Une histoire de taupe

alex12

     Je suis un gosse complètement normal, intelligent, futé, gentil, avec plein de copains. J’ai douze ans. Cette histoire insolite se passe il y a cinq ans en Amérique. J’étais alors un gamin de sept ans qui habitait une jolie maison sur une colline avec vue sur le volcan du Mont St. Helen.

     Il était midi et nous étions à table. J’étais dos à la fenêtre et face à ma mère quand je vis soudain ses yeux s’écarquiller et sa bouche s’étirer en criant : “La taupe… La taupe est dans le jardin”. À ces mots, mon père se leva précipitamment, trébucha sur un jouet qui traînait par terre, se releva tout aussi vite et fila au garage pour chercher sa grosse pelle qu’il utilisait pour déraciner les herbes qui n’étaient pas les bienvenues. Quand il revint, la taupe n’avait pas quitté son poste.
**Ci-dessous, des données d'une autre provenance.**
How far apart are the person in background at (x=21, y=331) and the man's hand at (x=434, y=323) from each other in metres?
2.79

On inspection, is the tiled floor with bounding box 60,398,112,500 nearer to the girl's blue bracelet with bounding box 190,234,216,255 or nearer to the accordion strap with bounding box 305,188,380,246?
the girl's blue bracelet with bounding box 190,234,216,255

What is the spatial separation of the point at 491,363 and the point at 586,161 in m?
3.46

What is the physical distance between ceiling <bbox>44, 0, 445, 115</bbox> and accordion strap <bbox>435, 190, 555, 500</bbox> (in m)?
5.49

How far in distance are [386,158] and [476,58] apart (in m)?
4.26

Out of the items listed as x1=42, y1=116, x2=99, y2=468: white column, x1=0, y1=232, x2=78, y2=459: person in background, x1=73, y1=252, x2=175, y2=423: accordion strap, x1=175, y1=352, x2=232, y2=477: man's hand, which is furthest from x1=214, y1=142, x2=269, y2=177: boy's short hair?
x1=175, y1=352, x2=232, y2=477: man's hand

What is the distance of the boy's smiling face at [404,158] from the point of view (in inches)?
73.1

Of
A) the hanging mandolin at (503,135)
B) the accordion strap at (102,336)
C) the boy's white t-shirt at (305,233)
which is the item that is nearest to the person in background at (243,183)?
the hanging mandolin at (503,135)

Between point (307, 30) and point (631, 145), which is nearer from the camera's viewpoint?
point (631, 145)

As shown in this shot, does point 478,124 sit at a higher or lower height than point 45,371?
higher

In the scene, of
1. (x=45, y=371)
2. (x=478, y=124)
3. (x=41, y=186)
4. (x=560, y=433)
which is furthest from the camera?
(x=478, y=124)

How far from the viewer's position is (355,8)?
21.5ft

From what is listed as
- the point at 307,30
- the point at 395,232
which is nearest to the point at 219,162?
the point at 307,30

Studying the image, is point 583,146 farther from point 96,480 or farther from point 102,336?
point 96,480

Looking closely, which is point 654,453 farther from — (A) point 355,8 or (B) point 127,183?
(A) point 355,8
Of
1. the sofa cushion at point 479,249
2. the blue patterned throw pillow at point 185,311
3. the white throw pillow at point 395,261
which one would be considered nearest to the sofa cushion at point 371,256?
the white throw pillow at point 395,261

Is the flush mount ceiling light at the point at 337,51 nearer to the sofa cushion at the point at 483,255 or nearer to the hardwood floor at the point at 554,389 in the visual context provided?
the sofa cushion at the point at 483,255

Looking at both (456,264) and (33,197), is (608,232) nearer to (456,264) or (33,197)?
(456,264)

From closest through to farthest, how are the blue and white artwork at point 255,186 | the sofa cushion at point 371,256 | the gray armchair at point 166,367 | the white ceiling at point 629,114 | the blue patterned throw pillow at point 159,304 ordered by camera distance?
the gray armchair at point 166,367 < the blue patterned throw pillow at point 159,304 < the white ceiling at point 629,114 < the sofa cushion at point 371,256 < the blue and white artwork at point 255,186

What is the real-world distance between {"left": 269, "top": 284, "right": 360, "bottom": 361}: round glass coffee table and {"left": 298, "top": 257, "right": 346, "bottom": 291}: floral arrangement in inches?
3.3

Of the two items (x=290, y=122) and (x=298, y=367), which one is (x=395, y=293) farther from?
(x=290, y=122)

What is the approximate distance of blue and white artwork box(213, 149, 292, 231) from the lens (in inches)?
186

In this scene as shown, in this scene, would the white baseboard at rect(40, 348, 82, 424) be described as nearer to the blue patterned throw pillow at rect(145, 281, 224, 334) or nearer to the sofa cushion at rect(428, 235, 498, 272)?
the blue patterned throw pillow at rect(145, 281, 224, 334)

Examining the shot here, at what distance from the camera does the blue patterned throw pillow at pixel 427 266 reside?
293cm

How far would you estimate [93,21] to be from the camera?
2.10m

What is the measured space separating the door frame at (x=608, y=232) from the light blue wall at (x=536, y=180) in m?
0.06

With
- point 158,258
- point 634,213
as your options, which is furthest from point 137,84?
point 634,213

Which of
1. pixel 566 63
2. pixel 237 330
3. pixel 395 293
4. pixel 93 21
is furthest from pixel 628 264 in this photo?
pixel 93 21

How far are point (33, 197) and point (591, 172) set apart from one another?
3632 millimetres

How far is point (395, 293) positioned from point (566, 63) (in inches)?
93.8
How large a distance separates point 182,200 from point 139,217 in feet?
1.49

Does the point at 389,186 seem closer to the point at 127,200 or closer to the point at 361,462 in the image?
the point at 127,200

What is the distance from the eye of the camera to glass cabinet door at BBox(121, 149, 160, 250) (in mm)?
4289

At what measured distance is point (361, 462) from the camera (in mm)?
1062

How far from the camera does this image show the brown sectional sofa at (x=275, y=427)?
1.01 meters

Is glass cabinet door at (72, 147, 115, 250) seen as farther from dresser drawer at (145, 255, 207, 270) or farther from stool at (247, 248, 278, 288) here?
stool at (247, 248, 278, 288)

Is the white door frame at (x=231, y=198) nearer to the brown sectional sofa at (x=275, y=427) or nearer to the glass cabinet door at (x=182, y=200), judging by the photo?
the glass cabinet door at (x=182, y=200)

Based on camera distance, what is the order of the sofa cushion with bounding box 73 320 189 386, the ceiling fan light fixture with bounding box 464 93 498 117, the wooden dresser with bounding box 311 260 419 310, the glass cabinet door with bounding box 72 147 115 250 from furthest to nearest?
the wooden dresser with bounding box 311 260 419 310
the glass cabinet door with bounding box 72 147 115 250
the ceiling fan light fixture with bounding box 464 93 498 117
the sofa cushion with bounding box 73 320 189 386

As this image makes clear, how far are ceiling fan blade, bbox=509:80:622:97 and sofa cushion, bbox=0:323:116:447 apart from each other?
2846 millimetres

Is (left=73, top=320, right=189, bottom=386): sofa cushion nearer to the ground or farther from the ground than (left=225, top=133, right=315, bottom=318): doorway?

     Je vais vous expliquer comment nous connaissions cette taupe. Nous avions un potager où poussaient de gros potirons, des radis, des carottes, des pommes de terre, et puis du jour au lendemain, il ne resta plus rien ou presque. Tout avait été retourné ! Et le seul indice était une série de gros monticules de terre. À partir de ce moment, mon père élabora un vaste plan de bataille pour déloger la taupe, la coupable sans aucun doute, de son labyrinthe souterrain. Il essaya tous les trucs et astuces pour l’anéantir : du piège à taupe classique emprunté à ma grand-mère à la bombe de gaz toxique achetée au rayon quincaillerie du supermarché, en passant par la fumée de pot d’échappement, les touffes de cheveux pour l’étouffer, les bonbons empoisonnés…, tout y passa. Mais elle ne partait pas. On se demandait comment la taupe résistait, peut-être avait-elle déjà vécu dans un jardin où le jardinier était aussi têtu et acharné que mon père ou avait lu le manuel “Tous les trucs et astuces pour énerver un jardinier et quand même survivre”. Elle continuait même à nous narguer de plus belle en pointant à présent la tête hors de terre quand nous mangions et en faisant ses taupinières en plein milieu du gazon qui ressemblait au fil des jours plus à un champ en période de labour plutôt qu’à la pelouse verte et soignée qui faisait jadis la fierté de mon père.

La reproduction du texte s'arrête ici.